Exercise directions: Reproduce the entire listing below word for word, leaving out the pictures.
begin Exercise material
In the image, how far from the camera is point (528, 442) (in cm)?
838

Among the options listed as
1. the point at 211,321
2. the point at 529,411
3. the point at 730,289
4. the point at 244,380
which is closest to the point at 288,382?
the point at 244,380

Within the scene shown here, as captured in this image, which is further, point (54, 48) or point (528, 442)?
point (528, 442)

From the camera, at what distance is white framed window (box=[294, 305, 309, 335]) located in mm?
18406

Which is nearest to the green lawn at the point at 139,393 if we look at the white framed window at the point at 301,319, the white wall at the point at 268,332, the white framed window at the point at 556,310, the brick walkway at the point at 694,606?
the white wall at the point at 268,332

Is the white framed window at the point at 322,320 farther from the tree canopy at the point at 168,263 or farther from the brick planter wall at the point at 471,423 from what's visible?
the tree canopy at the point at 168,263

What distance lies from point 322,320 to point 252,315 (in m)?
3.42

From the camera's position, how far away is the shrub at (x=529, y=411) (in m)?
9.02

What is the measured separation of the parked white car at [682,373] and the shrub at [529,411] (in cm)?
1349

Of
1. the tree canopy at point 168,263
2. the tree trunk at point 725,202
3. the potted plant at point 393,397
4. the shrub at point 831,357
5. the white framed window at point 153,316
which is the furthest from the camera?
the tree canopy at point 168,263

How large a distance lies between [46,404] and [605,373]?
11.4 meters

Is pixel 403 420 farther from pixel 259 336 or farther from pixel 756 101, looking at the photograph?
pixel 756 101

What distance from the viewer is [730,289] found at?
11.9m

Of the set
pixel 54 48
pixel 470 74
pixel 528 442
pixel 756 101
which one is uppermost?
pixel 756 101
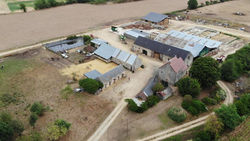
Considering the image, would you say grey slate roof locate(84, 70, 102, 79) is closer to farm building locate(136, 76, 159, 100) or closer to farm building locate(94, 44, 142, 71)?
farm building locate(94, 44, 142, 71)

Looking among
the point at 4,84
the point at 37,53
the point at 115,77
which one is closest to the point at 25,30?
the point at 37,53

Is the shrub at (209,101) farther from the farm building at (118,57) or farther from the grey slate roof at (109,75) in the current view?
the grey slate roof at (109,75)

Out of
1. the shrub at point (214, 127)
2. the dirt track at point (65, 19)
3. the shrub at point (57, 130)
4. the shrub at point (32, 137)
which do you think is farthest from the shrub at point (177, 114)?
the dirt track at point (65, 19)

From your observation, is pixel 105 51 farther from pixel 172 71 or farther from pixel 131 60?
pixel 172 71

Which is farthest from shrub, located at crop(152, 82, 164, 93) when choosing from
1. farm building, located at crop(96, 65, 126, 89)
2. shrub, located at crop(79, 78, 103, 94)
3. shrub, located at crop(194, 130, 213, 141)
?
shrub, located at crop(194, 130, 213, 141)

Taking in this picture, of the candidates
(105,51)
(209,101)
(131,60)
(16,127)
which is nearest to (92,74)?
(131,60)

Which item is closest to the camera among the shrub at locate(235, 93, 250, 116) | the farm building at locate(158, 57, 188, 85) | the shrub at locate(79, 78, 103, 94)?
the shrub at locate(235, 93, 250, 116)

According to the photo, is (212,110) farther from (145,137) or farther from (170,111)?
(145,137)
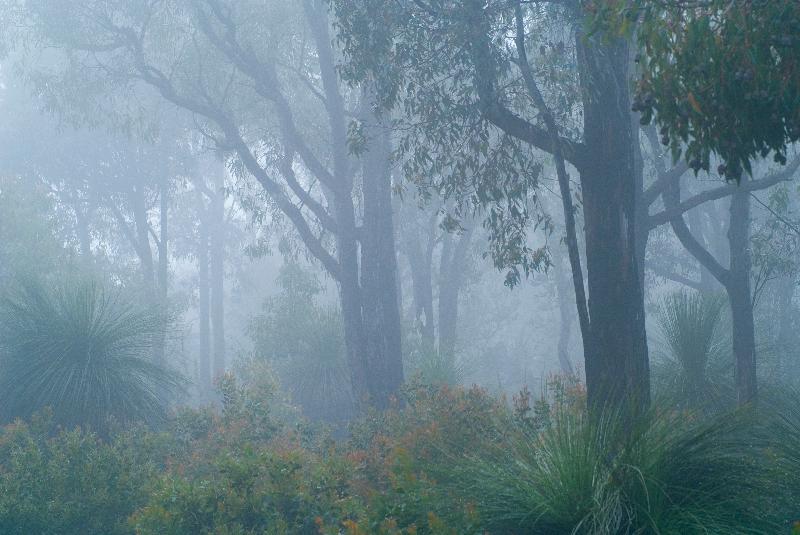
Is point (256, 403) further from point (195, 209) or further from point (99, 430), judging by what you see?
point (195, 209)

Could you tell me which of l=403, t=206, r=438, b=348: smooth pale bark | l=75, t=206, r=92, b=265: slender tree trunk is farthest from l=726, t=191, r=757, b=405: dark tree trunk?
l=75, t=206, r=92, b=265: slender tree trunk

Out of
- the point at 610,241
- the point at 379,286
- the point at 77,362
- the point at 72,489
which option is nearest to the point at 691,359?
the point at 610,241

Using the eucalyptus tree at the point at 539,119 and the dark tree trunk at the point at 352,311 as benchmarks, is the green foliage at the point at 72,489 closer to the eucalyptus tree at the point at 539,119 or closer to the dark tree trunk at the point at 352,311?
the eucalyptus tree at the point at 539,119

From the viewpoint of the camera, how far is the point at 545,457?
18.5 feet

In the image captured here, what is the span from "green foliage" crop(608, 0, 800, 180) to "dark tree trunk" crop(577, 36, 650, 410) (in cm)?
170

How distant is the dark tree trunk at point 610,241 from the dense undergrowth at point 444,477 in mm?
782

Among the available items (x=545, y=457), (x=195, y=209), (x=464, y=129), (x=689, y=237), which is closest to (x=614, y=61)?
(x=464, y=129)

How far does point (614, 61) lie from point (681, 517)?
6.01 metres

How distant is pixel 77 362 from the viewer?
11648 mm

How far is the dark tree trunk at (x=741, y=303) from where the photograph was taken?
11281mm

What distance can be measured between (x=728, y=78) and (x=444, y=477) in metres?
3.28

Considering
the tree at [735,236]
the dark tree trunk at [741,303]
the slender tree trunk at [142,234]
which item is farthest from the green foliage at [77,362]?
the slender tree trunk at [142,234]

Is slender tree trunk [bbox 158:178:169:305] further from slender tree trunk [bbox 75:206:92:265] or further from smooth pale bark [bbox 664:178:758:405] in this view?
smooth pale bark [bbox 664:178:758:405]

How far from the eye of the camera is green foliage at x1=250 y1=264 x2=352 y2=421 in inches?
779
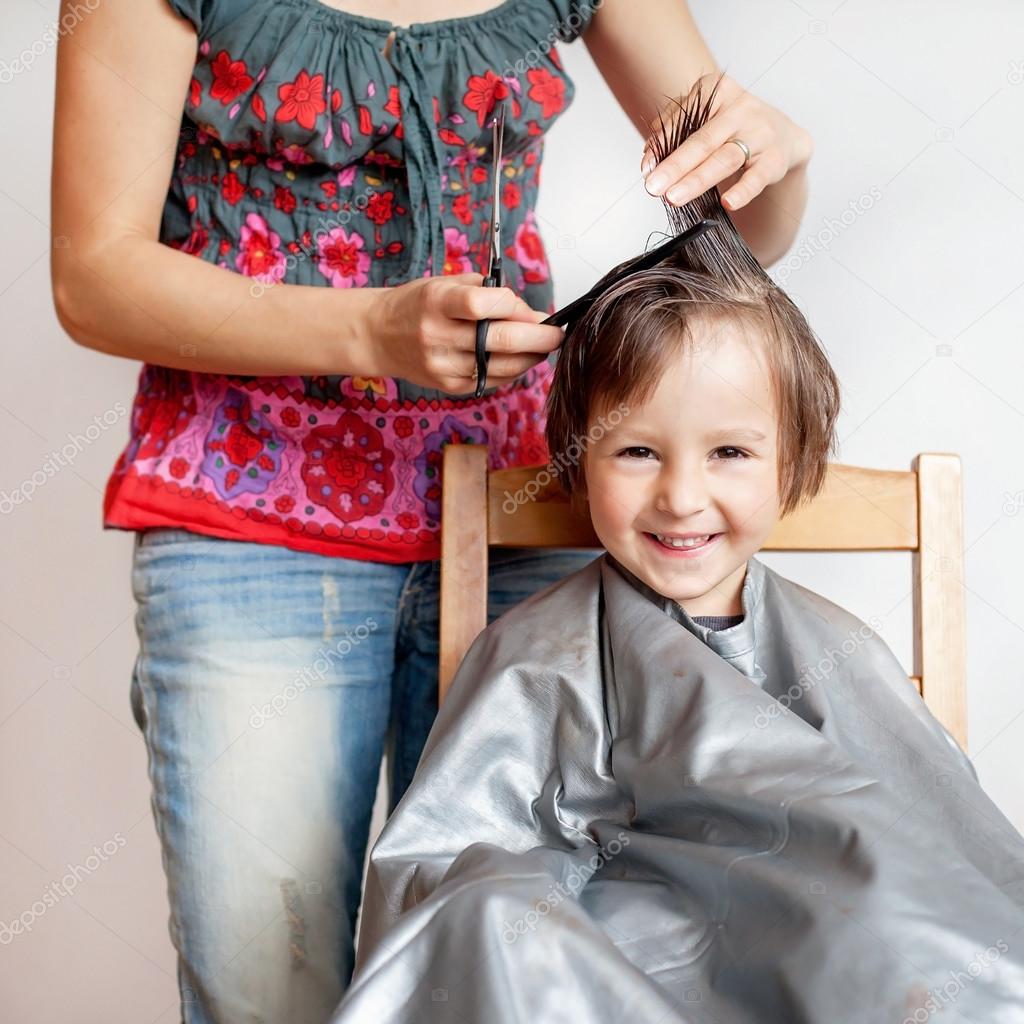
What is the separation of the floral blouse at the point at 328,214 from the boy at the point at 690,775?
0.14 meters

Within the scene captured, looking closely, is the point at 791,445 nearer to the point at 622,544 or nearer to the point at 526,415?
the point at 622,544

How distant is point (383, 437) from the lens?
1.06 m

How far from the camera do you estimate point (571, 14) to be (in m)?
1.08

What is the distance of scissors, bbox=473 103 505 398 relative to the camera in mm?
850

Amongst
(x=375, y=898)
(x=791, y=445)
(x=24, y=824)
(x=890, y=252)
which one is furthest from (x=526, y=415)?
(x=24, y=824)

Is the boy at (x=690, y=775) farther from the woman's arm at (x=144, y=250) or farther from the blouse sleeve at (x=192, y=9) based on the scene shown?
the blouse sleeve at (x=192, y=9)

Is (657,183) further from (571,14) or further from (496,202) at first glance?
(571,14)

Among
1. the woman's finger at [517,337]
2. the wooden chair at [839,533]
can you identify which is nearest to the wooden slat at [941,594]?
the wooden chair at [839,533]
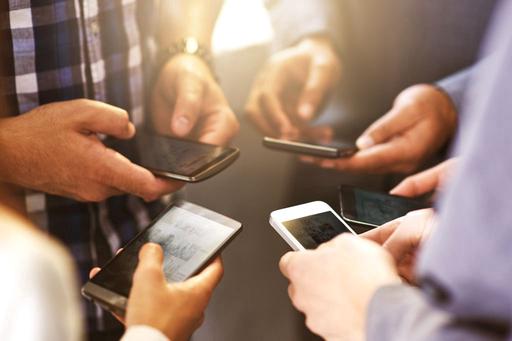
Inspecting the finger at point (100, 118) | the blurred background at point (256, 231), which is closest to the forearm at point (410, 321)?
the blurred background at point (256, 231)

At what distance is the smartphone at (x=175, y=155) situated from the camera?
0.91 metres

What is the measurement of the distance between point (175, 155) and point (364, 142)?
1.43 ft

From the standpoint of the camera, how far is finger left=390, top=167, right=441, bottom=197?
101 cm

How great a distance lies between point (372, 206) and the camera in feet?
3.04

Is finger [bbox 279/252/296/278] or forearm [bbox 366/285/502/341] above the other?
forearm [bbox 366/285/502/341]

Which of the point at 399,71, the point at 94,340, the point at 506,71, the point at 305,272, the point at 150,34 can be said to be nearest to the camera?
the point at 506,71

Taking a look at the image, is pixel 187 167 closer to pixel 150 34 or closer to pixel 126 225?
pixel 126 225

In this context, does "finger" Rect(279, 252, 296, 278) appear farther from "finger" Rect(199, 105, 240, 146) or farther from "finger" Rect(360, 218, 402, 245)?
"finger" Rect(199, 105, 240, 146)

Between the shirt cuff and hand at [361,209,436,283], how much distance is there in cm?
35

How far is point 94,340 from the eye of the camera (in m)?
1.04

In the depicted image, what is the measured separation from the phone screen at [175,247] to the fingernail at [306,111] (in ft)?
1.67

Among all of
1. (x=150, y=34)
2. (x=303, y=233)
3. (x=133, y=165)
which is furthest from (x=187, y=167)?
(x=150, y=34)

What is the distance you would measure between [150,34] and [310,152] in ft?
1.55

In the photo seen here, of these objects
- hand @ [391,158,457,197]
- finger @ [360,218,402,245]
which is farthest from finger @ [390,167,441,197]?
finger @ [360,218,402,245]
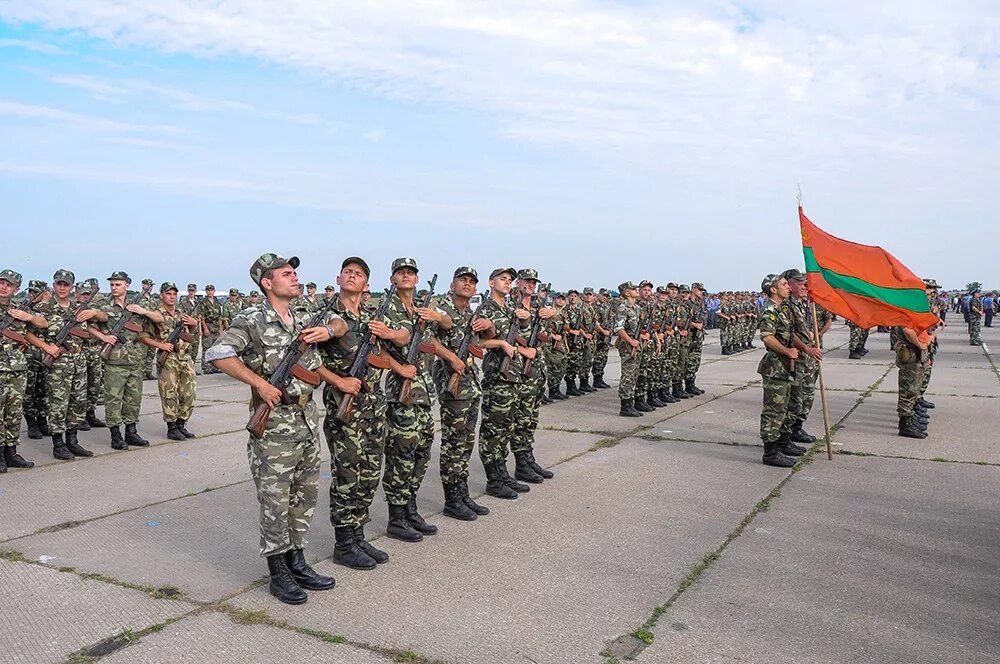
end Exercise material
Full solution:
In the image, how far from the camera is point (528, 442) (in cm)?
838

Among the options listed as
1. the point at 211,321
2. the point at 529,411
3. the point at 730,289
4. the point at 244,380
which is closest to the point at 288,382?
the point at 244,380

Within the scene shown here, as captured in this image, which is further, point (54, 48) or point (528, 442)?
point (528, 442)

From the camera, at what distance is white framed window (box=[294, 305, 309, 335]) located in mm?
18406

Which is nearest to the green lawn at the point at 139,393 if we look at the white framed window at the point at 301,319, the white wall at the point at 268,332, the white framed window at the point at 556,310, the brick walkway at the point at 694,606?
the white wall at the point at 268,332

Is the white framed window at the point at 322,320 farther from the tree canopy at the point at 168,263 or farther from the brick planter wall at the point at 471,423 from what's visible?
the tree canopy at the point at 168,263

What distance lies from point 322,320 to point 252,315 (in m)?
3.42

From the camera's position, how far away is the shrub at (x=529, y=411) (in m)?
9.02

What is the measured separation of the parked white car at [682,373] and the shrub at [529,411] (in cm)?
1349

Of
1. the tree canopy at point 168,263
2. the tree trunk at point 725,202
3. the potted plant at point 393,397
4. the shrub at point 831,357
5. the white framed window at point 153,316
which is the furthest from the camera?
the tree canopy at point 168,263

How large a distance lies between [46,404] and [605,373]?
11.4 meters

Is pixel 403 420 farther from pixel 259 336 or farther from pixel 756 101, looking at the photograph?
pixel 756 101

What distance from the viewer is [730,289] found at?
11.9m

Of the set
pixel 54 48
pixel 470 74
pixel 528 442
pixel 756 101
which one is uppermost?
pixel 756 101
Considering the image, would you say grey slate roof locate(84, 70, 102, 79) is closer to farm building locate(136, 76, 159, 100) or closer to farm building locate(94, 44, 142, 71)?
farm building locate(94, 44, 142, 71)

Looking among
the point at 4,84
the point at 37,53
the point at 115,77
which one is closest to the point at 25,30?
the point at 37,53

Is the shrub at (209,101) farther from the farm building at (118,57) or farther from the grey slate roof at (109,75) in the current view?
the grey slate roof at (109,75)

Out of
1. the shrub at point (214, 127)
2. the dirt track at point (65, 19)
3. the shrub at point (57, 130)
4. the shrub at point (32, 137)
which do you think is farthest from the shrub at point (177, 114)?
the dirt track at point (65, 19)

From your observation, is pixel 105 51 farther from pixel 172 71 or farther from pixel 131 60?
pixel 172 71

Which is farthest from shrub, located at crop(152, 82, 164, 93) when choosing from
1. farm building, located at crop(96, 65, 126, 89)
2. shrub, located at crop(79, 78, 103, 94)
3. shrub, located at crop(194, 130, 213, 141)
?
shrub, located at crop(194, 130, 213, 141)

Taking in this picture, of the candidates
(105,51)
(209,101)
(131,60)
(16,127)
which is nearest to (92,74)?
(131,60)

Which item is closest to the camera among the shrub at locate(235, 93, 250, 116) | the farm building at locate(158, 57, 188, 85) | the shrub at locate(79, 78, 103, 94)?
the shrub at locate(235, 93, 250, 116)

According to the photo, is (212,110) farther from (145,137) or farther from (170,111)?
(145,137)
Is point (256, 403) further from point (195, 209) or further from point (99, 430), judging by what you see?
point (195, 209)

Could you tell me which of l=403, t=206, r=438, b=348: smooth pale bark | l=75, t=206, r=92, b=265: slender tree trunk is farthest from l=726, t=191, r=757, b=405: dark tree trunk?
l=75, t=206, r=92, b=265: slender tree trunk

Out of
- the point at 610,241
- the point at 379,286
- the point at 77,362
- the point at 72,489
which option is nearest to the point at 691,359?
the point at 610,241

Using the eucalyptus tree at the point at 539,119 and the dark tree trunk at the point at 352,311 as benchmarks, is the green foliage at the point at 72,489 closer to the eucalyptus tree at the point at 539,119 or closer to the dark tree trunk at the point at 352,311?
the eucalyptus tree at the point at 539,119

From the viewpoint of the camera, how far is the point at 545,457?
18.5 feet

In the image captured here, what is the span from "green foliage" crop(608, 0, 800, 180) to "dark tree trunk" crop(577, 36, 650, 410) (in cm)?
170

How distant is the dark tree trunk at point 610,241 from the dense undergrowth at point 444,477 in mm?
782

Among the available items (x=545, y=457), (x=195, y=209), (x=464, y=129), (x=689, y=237), which is closest to (x=614, y=61)?
(x=464, y=129)

How far does point (614, 61) lie from point (681, 517)?
6.01 metres

How distant is pixel 77 362 from the viewer?
11648 mm

How far is the dark tree trunk at (x=741, y=303) from where the photograph was taken?
11281mm

What distance can be measured between (x=728, y=78) and (x=444, y=477) in metres?
3.28

Considering
the tree at [735,236]
the dark tree trunk at [741,303]
the slender tree trunk at [142,234]
which item is farthest from the green foliage at [77,362]?
the slender tree trunk at [142,234]

Is slender tree trunk [bbox 158:178:169:305] further from slender tree trunk [bbox 75:206:92:265] or further from smooth pale bark [bbox 664:178:758:405] in this view?
smooth pale bark [bbox 664:178:758:405]

How far from the eye of the camera is green foliage at x1=250 y1=264 x2=352 y2=421 in inches?
779
What is the separation of the floral blouse at the point at 328,214 from the boy at the point at 690,775?
0.14 meters

Within the scene captured, looking closely, is the point at 791,445 nearer to the point at 622,544 or nearer to the point at 526,415?
the point at 622,544

How distant is point (383, 437) from the lens?
1.06 m

How far from the camera do you estimate point (571, 14) to be (in m)?
1.08

What is the distance of scissors, bbox=473 103 505 398 relative to the camera in mm?
850

Amongst
(x=375, y=898)
(x=791, y=445)
(x=24, y=824)
(x=890, y=252)
which one is furthest from (x=526, y=415)?
(x=24, y=824)

Is the boy at (x=690, y=775) farther from the woman's arm at (x=144, y=250) or farther from the blouse sleeve at (x=192, y=9) based on the scene shown?
the blouse sleeve at (x=192, y=9)

Is (657,183) further from (571,14) or further from (496,202) at first glance?
(571,14)

Among
1. the woman's finger at [517,337]
2. the wooden chair at [839,533]
can you identify which is nearest to the wooden slat at [941,594]?
the wooden chair at [839,533]
Inspecting the finger at point (100, 118) | the blurred background at point (256, 231), which is closest to the forearm at point (410, 321)?
the blurred background at point (256, 231)

At what distance is the smartphone at (x=175, y=155) situated from the camera?
0.91 metres

What is the measurement of the distance between point (175, 155) and point (364, 142)?
1.43 ft

From the standpoint of the camera, how far is finger left=390, top=167, right=441, bottom=197?
101 cm

How great a distance lies between point (372, 206) and the camera in feet?
3.04

Is finger [bbox 279/252/296/278] or forearm [bbox 366/285/502/341] above the other?
forearm [bbox 366/285/502/341]

Which of the point at 399,71, the point at 94,340, the point at 506,71, the point at 305,272, the point at 150,34 can be said to be nearest to the camera?
the point at 506,71

Taking a look at the image, is pixel 187 167 closer to pixel 150 34 or closer to pixel 126 225?
pixel 126 225

In this context, does "finger" Rect(279, 252, 296, 278) appear farther from "finger" Rect(199, 105, 240, 146) or farther from "finger" Rect(360, 218, 402, 245)?
"finger" Rect(199, 105, 240, 146)

Between the shirt cuff and hand at [361,209,436,283], how much distance is there in cm?
35

How far is point 94,340 from the eye of the camera (in m)?
1.04

In the depicted image, what is the measured separation from the phone screen at [175,247] to the fingernail at [306,111] (in ft)?
1.67

Among all of
1. (x=150, y=34)
2. (x=303, y=233)
3. (x=133, y=165)
which is furthest from (x=187, y=167)?
(x=150, y=34)

What is the distance you would measure between [150,34] and [310,152] in ft?
1.55

In the photo seen here, of these objects
- hand @ [391,158,457,197]
- finger @ [360,218,402,245]
which is farthest from finger @ [390,167,441,197]?
finger @ [360,218,402,245]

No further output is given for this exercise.